● Work required
Locate the line that contains "CALCIO - Amichevole" in the data that follows. Copy it and every subsequent line to the end, exactly, excluding pictures.

● Data shown
......

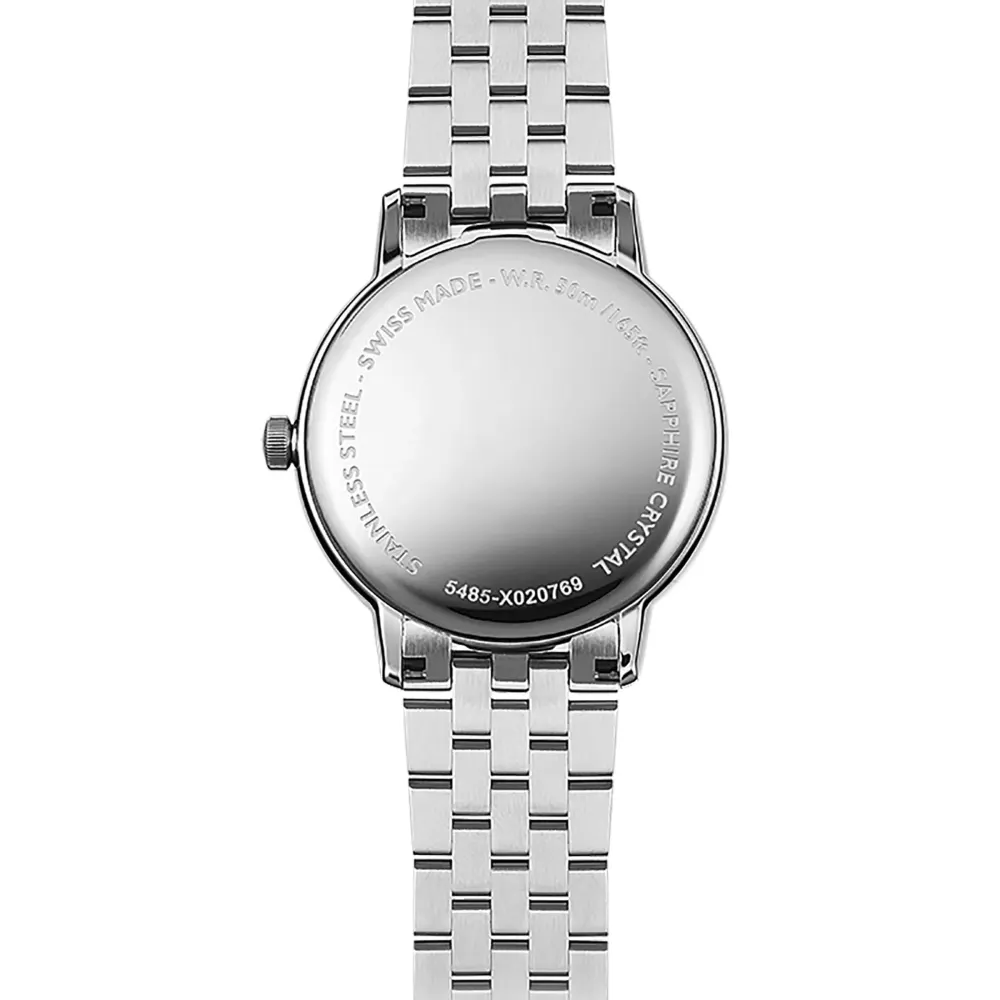 Raymond Weil Toccata 39mm Mens Watch in Blue, additional product view 2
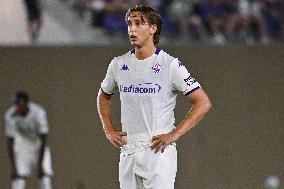 CALCIO - Amichevole - ACF Fiorentina vs ACF Fiorentina U20
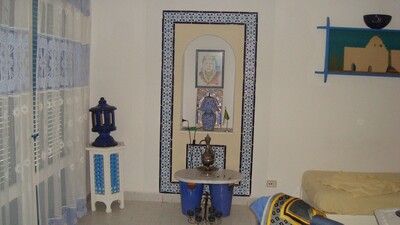 un jolie appartement à Diar El Kantaoui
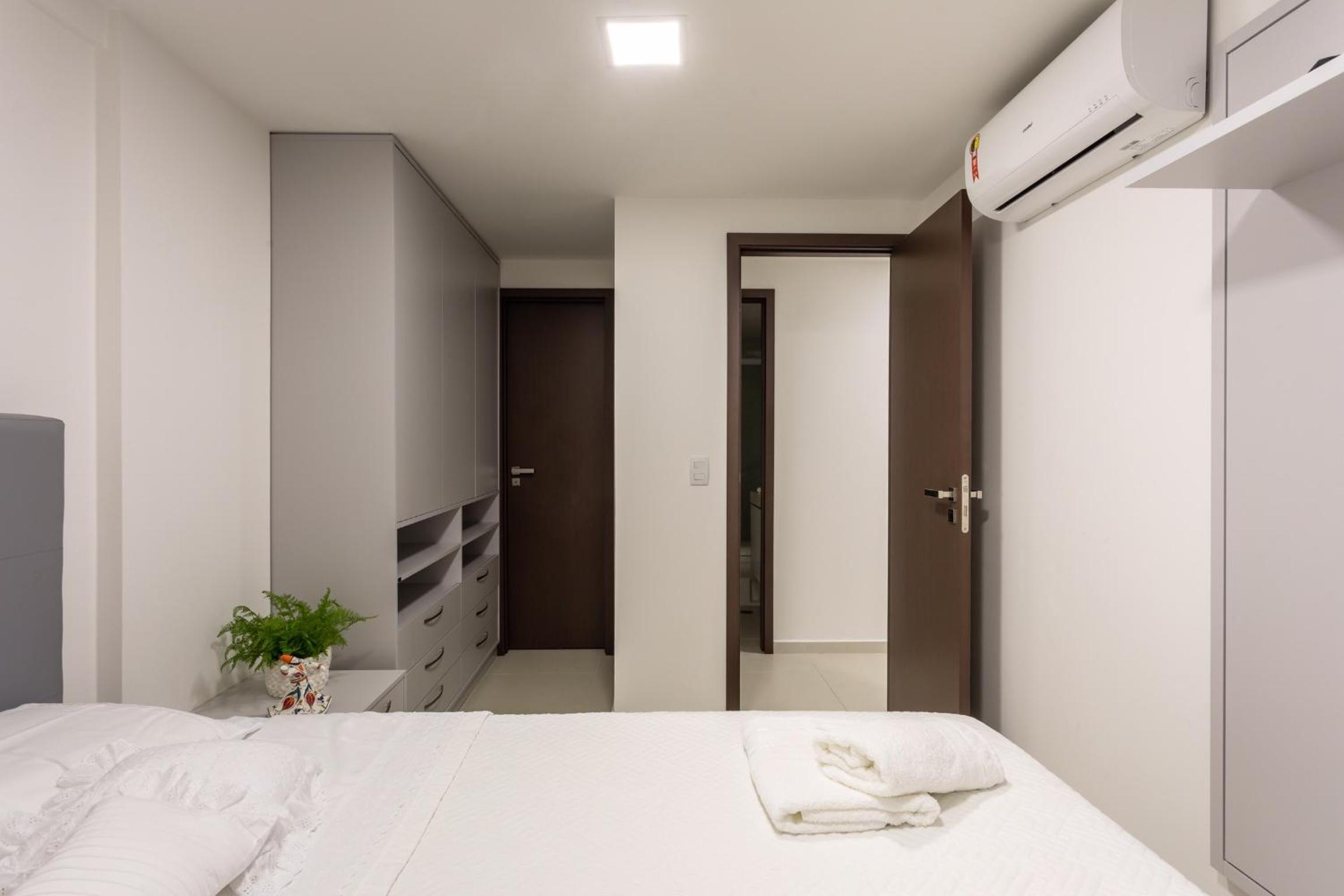 Apartamento NOVO - Beira mar de Intermares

......

● Written response
 CALCIO - Amichevole - ACF Fiorentina vs ACF Fiorentina U20
 un jolie appartement à Diar El Kantaoui
 Apartamento NOVO - Beira mar de Intermares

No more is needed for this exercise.